● Written request
From the lines below, pick out and copy each one that contains the string "coordinates".

__________________________________________________

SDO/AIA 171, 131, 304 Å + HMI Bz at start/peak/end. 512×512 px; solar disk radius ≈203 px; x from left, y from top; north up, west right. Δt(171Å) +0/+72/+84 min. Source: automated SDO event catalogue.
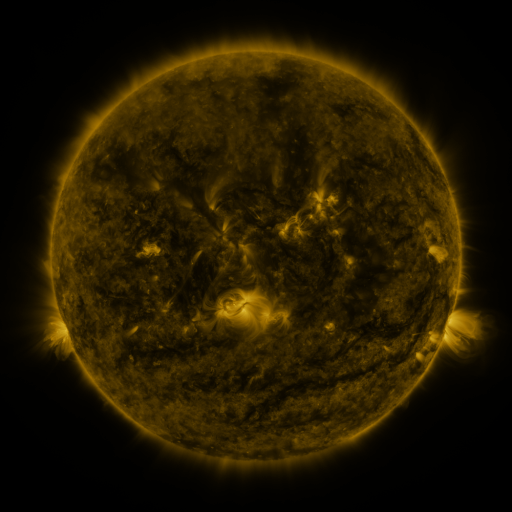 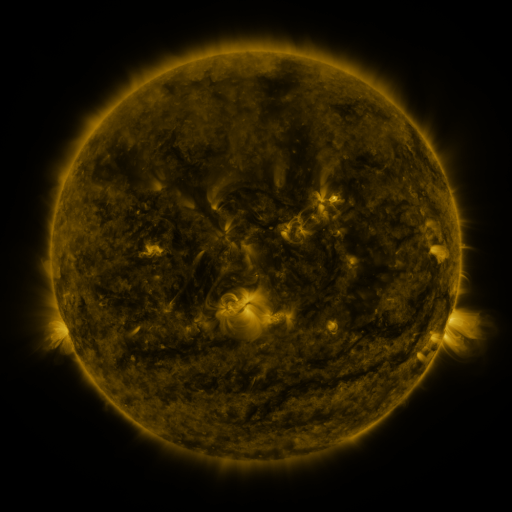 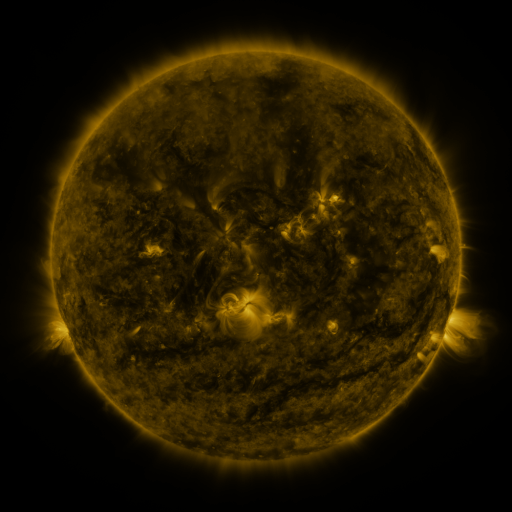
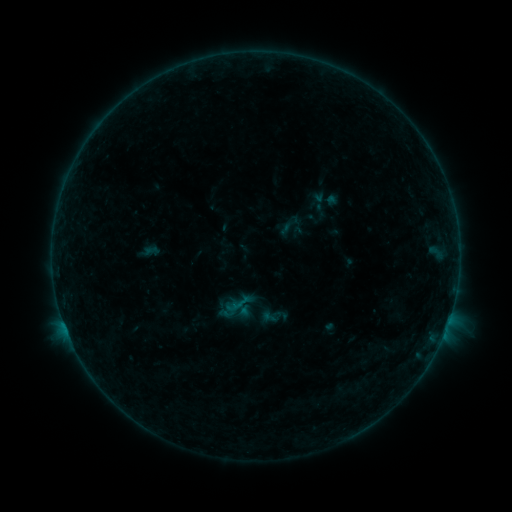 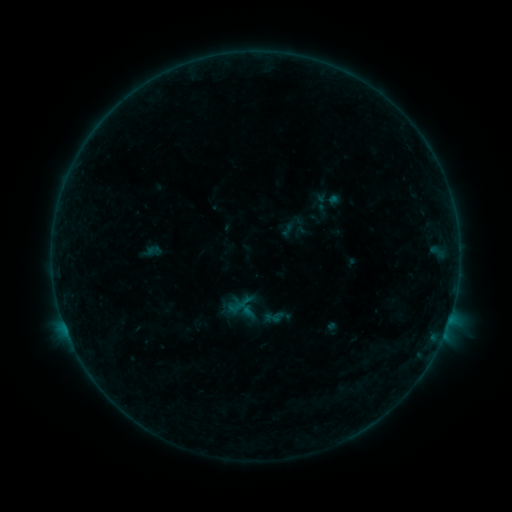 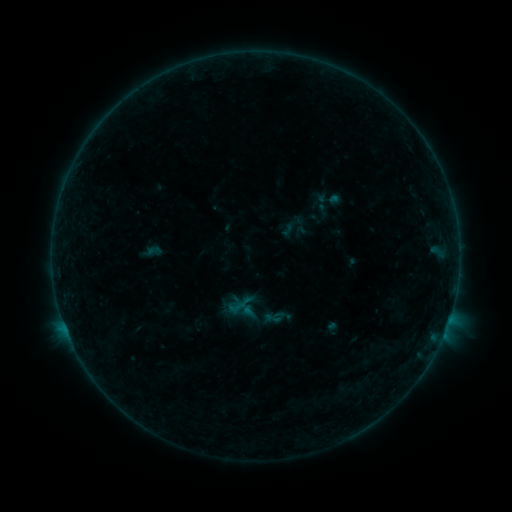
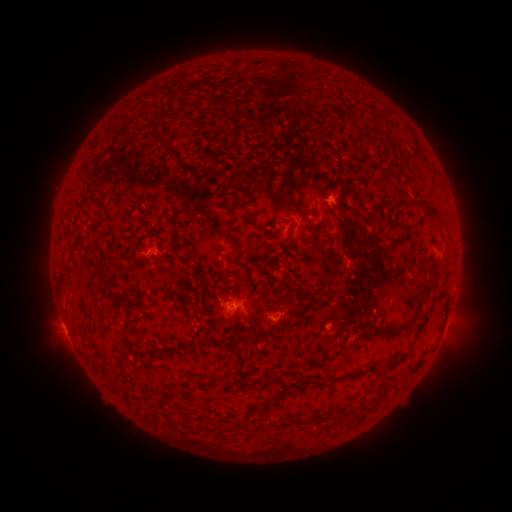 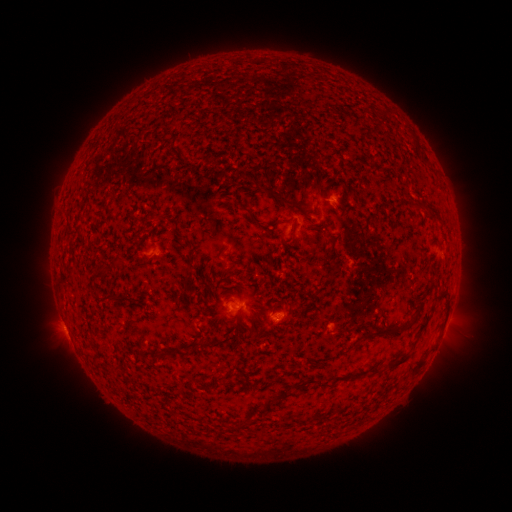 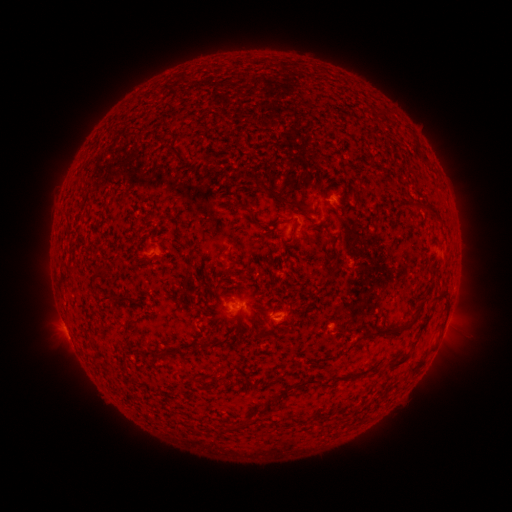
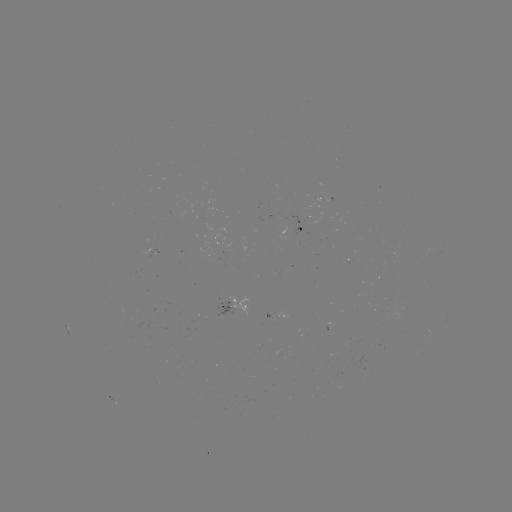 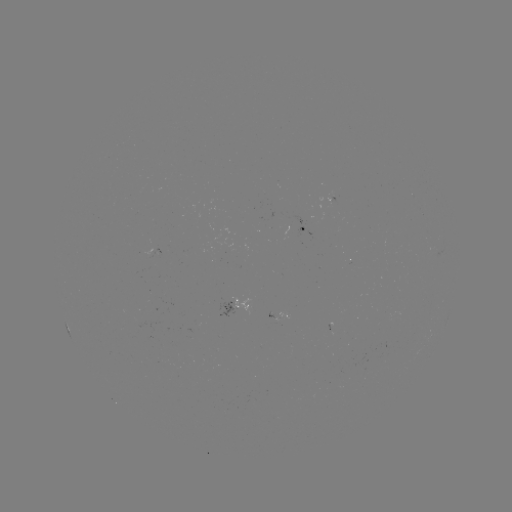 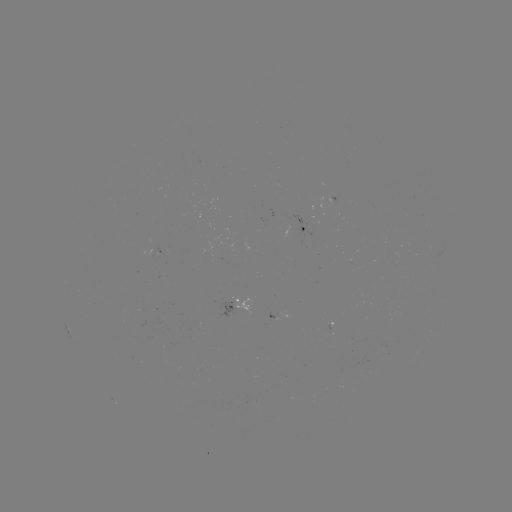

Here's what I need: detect emerging-flux region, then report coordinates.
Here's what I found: emerging-flux region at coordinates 274,317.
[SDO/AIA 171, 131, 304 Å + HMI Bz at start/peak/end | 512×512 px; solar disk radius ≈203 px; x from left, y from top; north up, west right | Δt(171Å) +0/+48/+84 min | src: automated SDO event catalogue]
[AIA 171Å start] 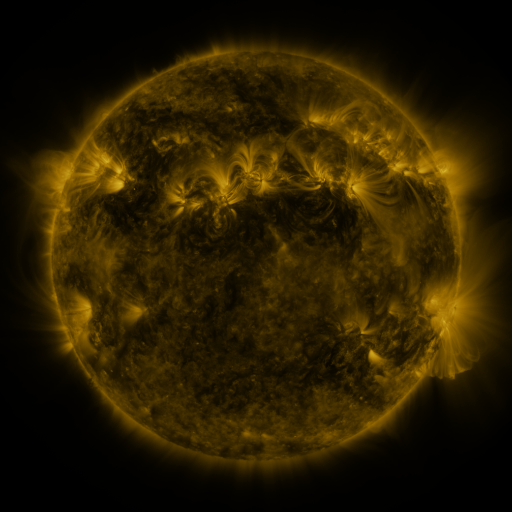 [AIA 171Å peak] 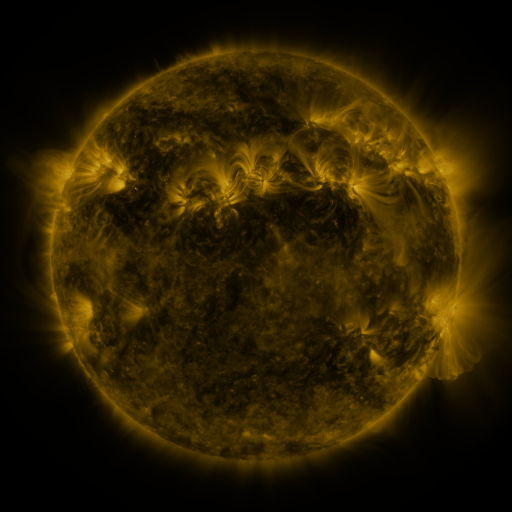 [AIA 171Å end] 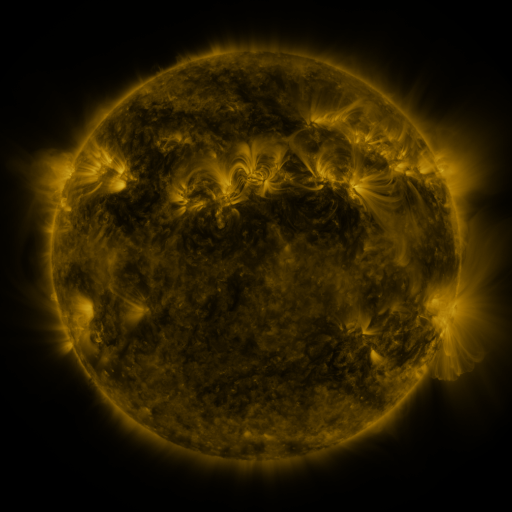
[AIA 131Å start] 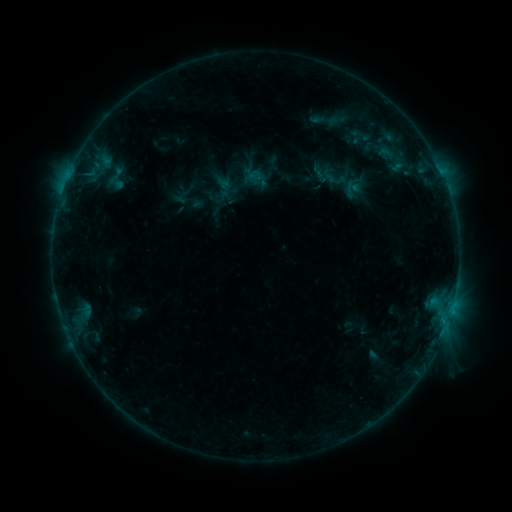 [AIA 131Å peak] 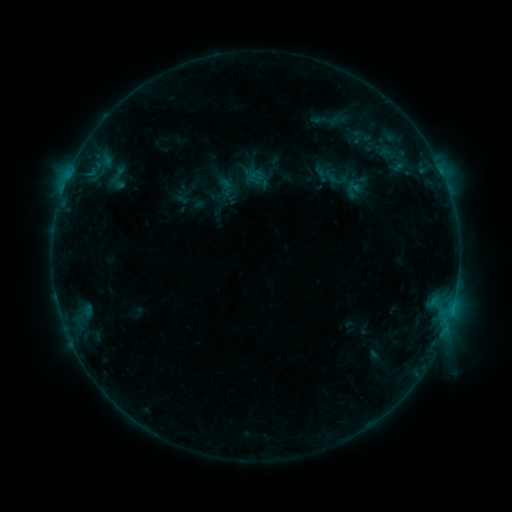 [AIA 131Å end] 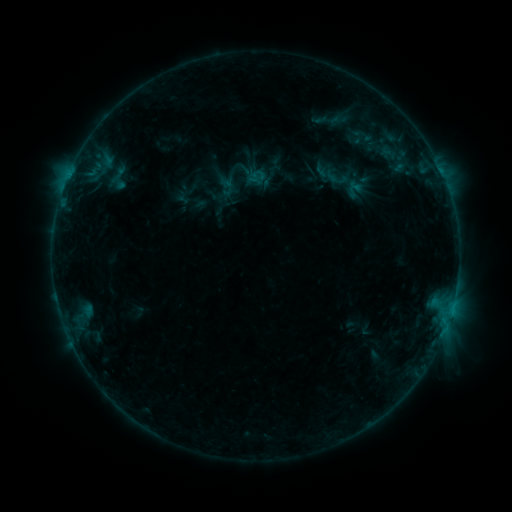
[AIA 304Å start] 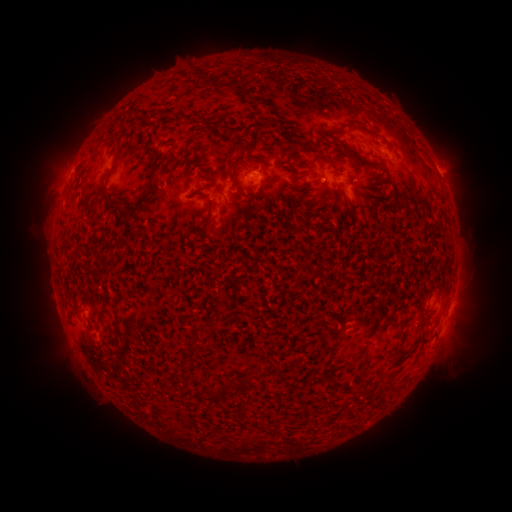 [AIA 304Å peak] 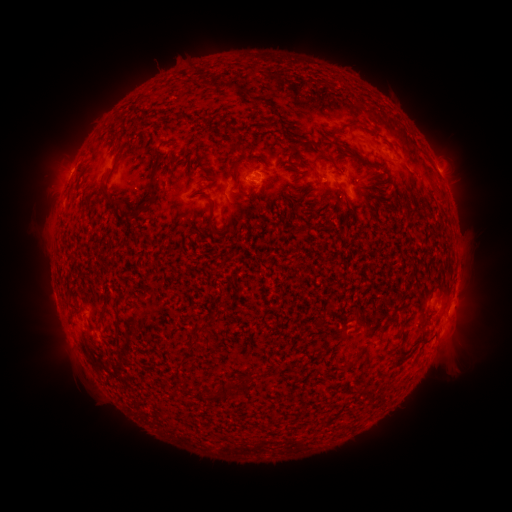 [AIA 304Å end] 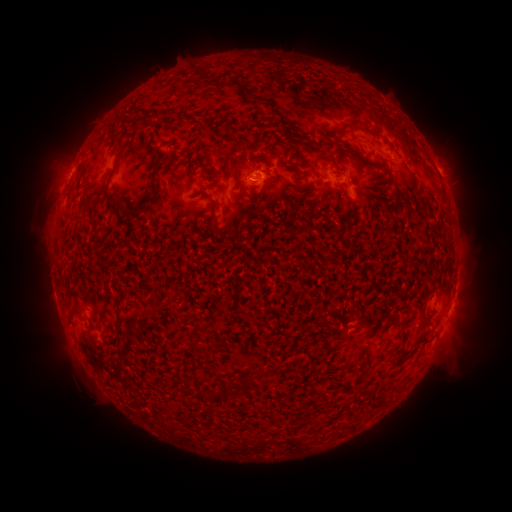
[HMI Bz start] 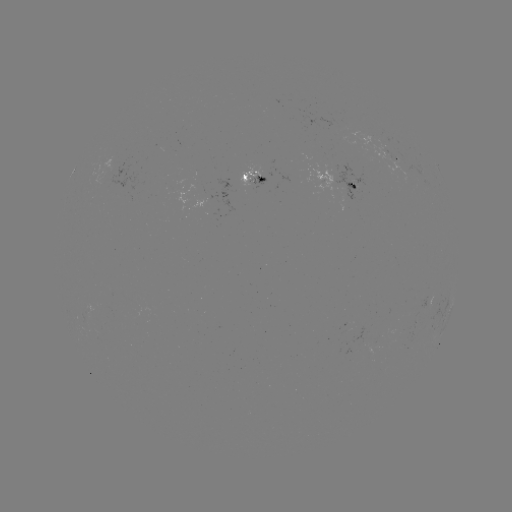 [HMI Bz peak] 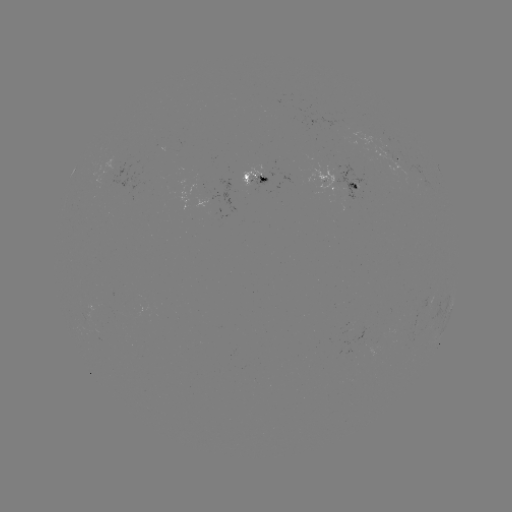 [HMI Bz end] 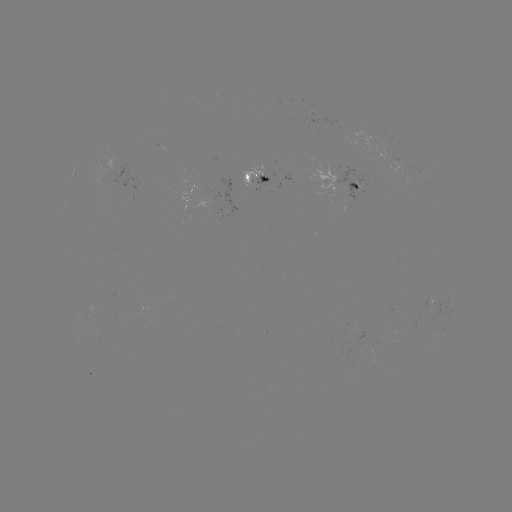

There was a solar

__________________________________________________

● Output
Here's what I need: detect emerging-flux region, then report coordinates.
Here's what I found: emerging-flux region at coordinates 274,317.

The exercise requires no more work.